As names of dreaded things go, Cosmo is, shall we say, right up there with Shagg and Fin Fang Foom. Not exactly calculated to keep kids awake at night.

The Time Commander succeeds in bringing him back but there's just no gratitude these days:

It turns out that Cosmo has absorbed star power over the years, and he attacks the Time Commander with that, and old TC has to vamoose into a "temporary time plane", leaving Green Lantern and Batman to handle the problem of Cosmo.

They encounter Cosmo as he's tearing down an abandoned building with "emanations from his body". GL discovers that his power ring is useless against Cosmo as he's absorbed energy from the ring already. They observe that Cosmo pores through the rubble of the building as if he's looking for something. Batman calls the Police Department and learns that the former owner of the building was Carruthers (who was the scientist who created Cosmo).

Batman and GL find Carruther's diary in the rubble which gives Batman his next clue:

Now, note that Batman is in the Whirly Bat there. He dashes off to find Carruthers, who left note in his diary that he particularly liked this one nursing home. And Batman comes back again with Carruthers:

Okay, it would have been pretty gay to have Carruthers sitting on Batman's lap in the Whirly-Bat, but don't you think we are owed some explanation as to this heretofore unseen helicopter?

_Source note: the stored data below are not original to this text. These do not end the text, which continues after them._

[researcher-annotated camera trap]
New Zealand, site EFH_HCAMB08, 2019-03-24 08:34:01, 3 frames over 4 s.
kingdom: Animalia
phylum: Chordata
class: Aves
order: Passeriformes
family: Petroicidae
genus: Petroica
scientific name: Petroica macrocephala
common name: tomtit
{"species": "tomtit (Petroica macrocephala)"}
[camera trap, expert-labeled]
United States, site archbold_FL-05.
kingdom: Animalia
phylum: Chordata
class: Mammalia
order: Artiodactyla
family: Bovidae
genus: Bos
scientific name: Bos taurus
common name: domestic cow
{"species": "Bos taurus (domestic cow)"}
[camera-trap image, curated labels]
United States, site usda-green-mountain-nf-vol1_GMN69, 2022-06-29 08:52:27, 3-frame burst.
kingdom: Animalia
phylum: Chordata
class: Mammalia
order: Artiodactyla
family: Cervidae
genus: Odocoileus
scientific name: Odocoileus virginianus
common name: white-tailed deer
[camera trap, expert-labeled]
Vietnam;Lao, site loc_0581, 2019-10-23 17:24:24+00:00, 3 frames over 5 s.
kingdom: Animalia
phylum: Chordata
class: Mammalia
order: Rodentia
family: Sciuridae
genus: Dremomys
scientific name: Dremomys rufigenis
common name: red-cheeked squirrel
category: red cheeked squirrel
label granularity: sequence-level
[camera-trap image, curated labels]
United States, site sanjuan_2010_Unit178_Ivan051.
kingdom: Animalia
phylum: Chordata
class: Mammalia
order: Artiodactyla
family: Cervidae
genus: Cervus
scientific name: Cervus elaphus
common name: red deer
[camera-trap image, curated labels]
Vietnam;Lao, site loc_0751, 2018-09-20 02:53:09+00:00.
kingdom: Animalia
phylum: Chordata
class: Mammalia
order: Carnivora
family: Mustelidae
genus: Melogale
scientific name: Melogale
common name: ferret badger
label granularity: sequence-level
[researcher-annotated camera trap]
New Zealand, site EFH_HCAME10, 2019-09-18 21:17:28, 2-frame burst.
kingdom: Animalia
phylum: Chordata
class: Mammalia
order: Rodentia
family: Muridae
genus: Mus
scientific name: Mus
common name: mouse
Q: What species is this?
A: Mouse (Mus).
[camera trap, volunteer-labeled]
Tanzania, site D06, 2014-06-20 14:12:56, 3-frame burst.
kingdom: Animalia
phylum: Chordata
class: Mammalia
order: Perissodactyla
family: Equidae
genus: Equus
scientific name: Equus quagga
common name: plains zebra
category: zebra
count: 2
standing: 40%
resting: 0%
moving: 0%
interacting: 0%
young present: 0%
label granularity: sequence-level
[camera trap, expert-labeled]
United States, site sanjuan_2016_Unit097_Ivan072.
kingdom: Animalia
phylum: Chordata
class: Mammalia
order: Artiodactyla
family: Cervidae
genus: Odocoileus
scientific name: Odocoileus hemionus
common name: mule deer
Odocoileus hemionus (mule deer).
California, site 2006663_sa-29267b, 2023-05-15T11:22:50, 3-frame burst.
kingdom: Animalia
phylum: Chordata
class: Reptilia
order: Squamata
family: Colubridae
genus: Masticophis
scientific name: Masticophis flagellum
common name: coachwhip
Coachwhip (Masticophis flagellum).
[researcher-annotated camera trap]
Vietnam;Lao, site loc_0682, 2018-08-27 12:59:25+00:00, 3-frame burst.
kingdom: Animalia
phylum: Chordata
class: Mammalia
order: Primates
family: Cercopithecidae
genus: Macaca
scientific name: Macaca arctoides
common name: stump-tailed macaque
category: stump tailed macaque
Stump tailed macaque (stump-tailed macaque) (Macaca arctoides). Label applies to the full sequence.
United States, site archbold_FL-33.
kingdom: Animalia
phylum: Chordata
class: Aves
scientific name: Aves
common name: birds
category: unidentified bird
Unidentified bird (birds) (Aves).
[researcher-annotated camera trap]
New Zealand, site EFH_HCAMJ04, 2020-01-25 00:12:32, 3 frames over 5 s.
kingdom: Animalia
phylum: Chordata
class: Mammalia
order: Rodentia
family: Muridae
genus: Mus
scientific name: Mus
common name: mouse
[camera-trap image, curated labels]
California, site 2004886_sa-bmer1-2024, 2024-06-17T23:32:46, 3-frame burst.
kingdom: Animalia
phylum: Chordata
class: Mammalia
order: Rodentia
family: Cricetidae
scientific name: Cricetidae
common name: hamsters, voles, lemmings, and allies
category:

But it turns out that Carruthers isn't Carruthers, he's Batman and Batman is some guy from the nursing home, and the real Carruthers has regained his memory and arrives in an ambulance from the nursing home with a fluid that will (and does) destroy Cosmo. And we get the wrap-up at the end:

Comments: Painful. Just painful. This was while the Batman TV show was in full swing--note the "Go-Go Chex" on the cover--and while most of the Batman-related comics during that era were mediocre, Brave and Bold managed to take the level of suckage to new lows.

There are many hideous issues of Brave and Bold around this time and it's not hard to figure out the culprit. There are two issues of B&B from 1965-1968 that aren't jaw-dropping bad, and those are the two Black Canary/Starman issues, the only issues that Bob Haney didn't write. You can make an argument for the Metamorpho tryouts being less horrific than most thanks to Ramona Fradon's style, but remember that Haney around 1968 had Neal Adams doing his stories and they still stank on ice (but looked marvelous).